▶ _Problem_
Render the lines from the one holding "From the items" through the end of the records as a two-column CSV with the headers line and answer. Give one row for each line with its answer, and put each field in quotes with line breaks turned into spaces.
----- Extracted records -----
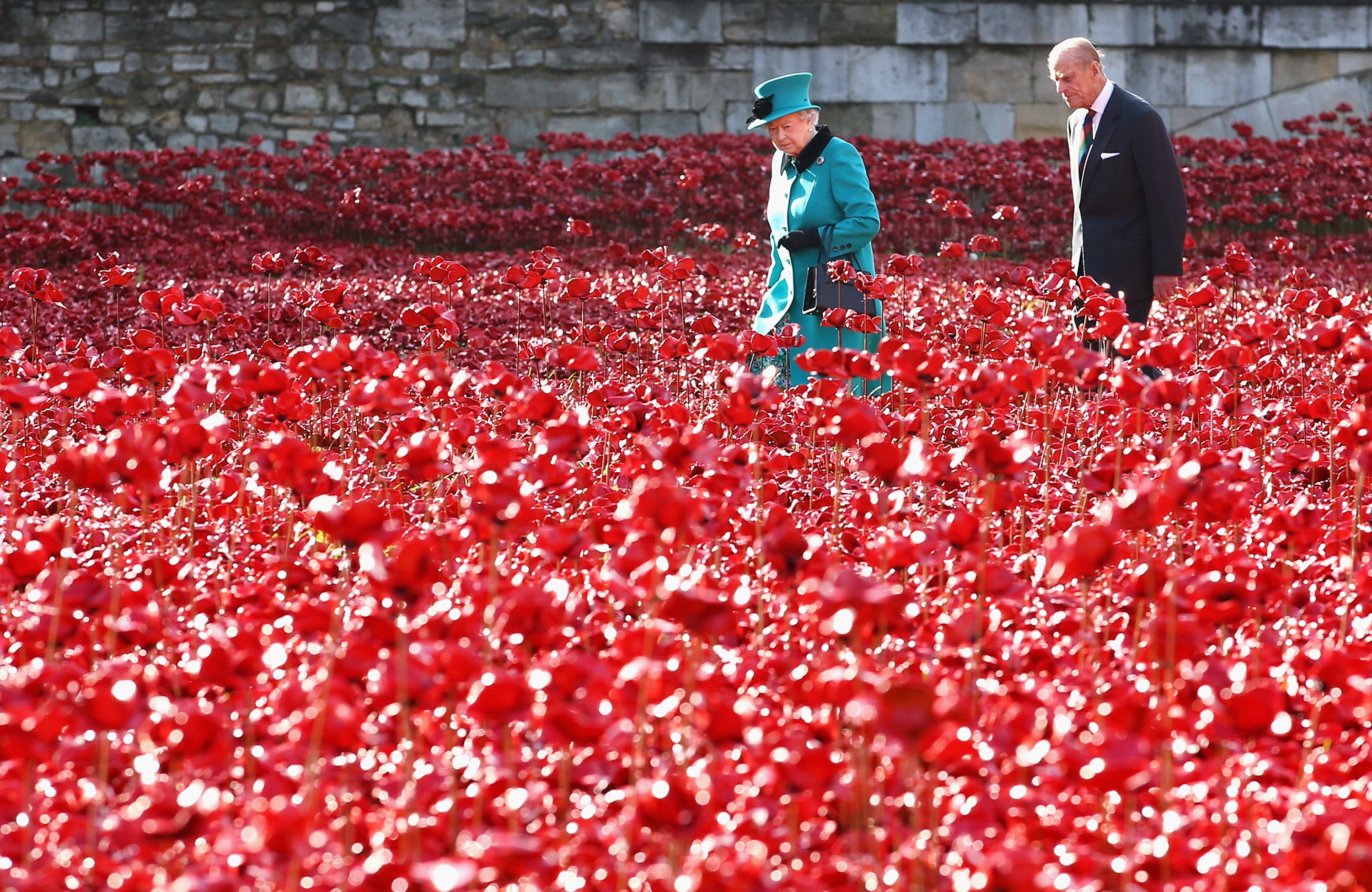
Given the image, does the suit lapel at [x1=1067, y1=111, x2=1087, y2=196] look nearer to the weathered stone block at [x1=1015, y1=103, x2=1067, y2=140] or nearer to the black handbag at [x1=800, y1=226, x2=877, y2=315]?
the black handbag at [x1=800, y1=226, x2=877, y2=315]

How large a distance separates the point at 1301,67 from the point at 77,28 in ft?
38.6

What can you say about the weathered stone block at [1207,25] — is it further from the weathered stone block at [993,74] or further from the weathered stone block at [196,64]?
the weathered stone block at [196,64]

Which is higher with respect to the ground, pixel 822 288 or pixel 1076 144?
pixel 1076 144

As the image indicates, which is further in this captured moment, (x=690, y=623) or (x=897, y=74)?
(x=897, y=74)

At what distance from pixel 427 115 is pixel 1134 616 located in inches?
456

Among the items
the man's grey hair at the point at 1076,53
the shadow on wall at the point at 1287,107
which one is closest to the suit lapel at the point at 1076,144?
the man's grey hair at the point at 1076,53

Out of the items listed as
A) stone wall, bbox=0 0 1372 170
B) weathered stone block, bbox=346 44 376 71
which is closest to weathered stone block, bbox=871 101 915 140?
stone wall, bbox=0 0 1372 170

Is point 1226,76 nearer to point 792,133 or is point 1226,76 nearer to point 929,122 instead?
point 929,122

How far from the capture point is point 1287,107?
1324cm

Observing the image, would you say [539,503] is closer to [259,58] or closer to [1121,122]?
[1121,122]

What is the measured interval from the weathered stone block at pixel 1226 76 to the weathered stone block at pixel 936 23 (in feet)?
7.07

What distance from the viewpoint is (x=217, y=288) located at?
7781 mm

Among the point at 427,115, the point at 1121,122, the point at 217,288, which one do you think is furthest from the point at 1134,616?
the point at 427,115

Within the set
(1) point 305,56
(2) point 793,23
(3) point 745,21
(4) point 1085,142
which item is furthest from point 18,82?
(4) point 1085,142
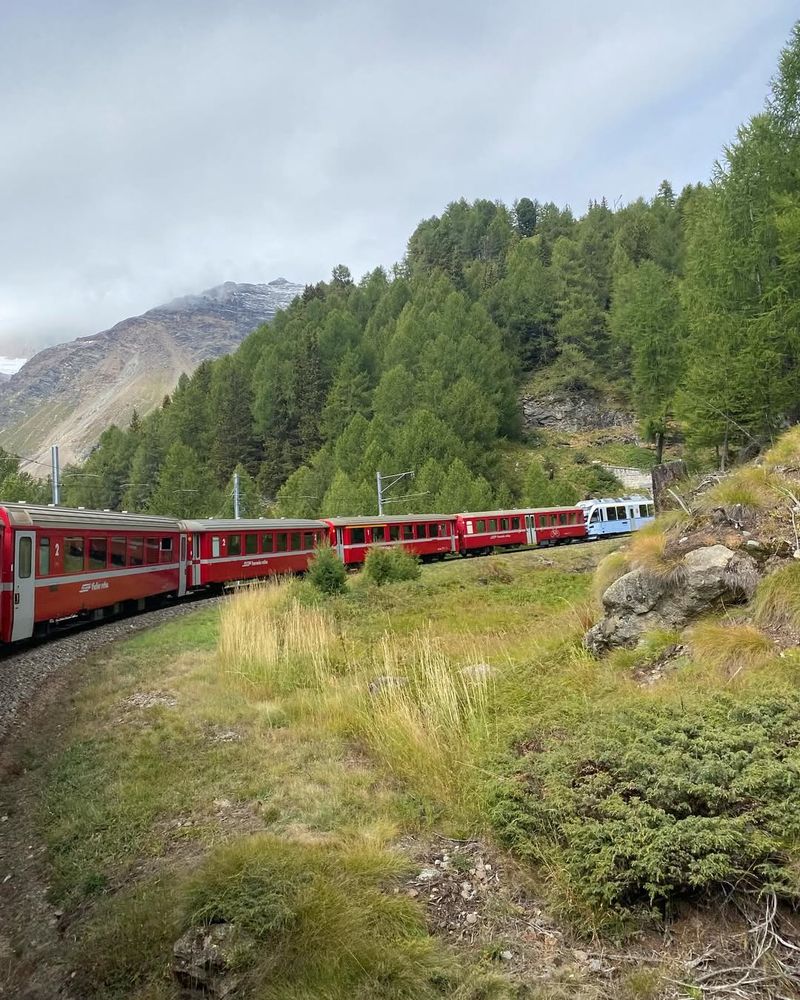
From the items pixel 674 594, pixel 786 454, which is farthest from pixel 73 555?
pixel 786 454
-----
▶ _Response to the exercise_
line,answer
"From the items pixel 674 594, pixel 786 454, which is farthest from pixel 73 555?","pixel 786 454"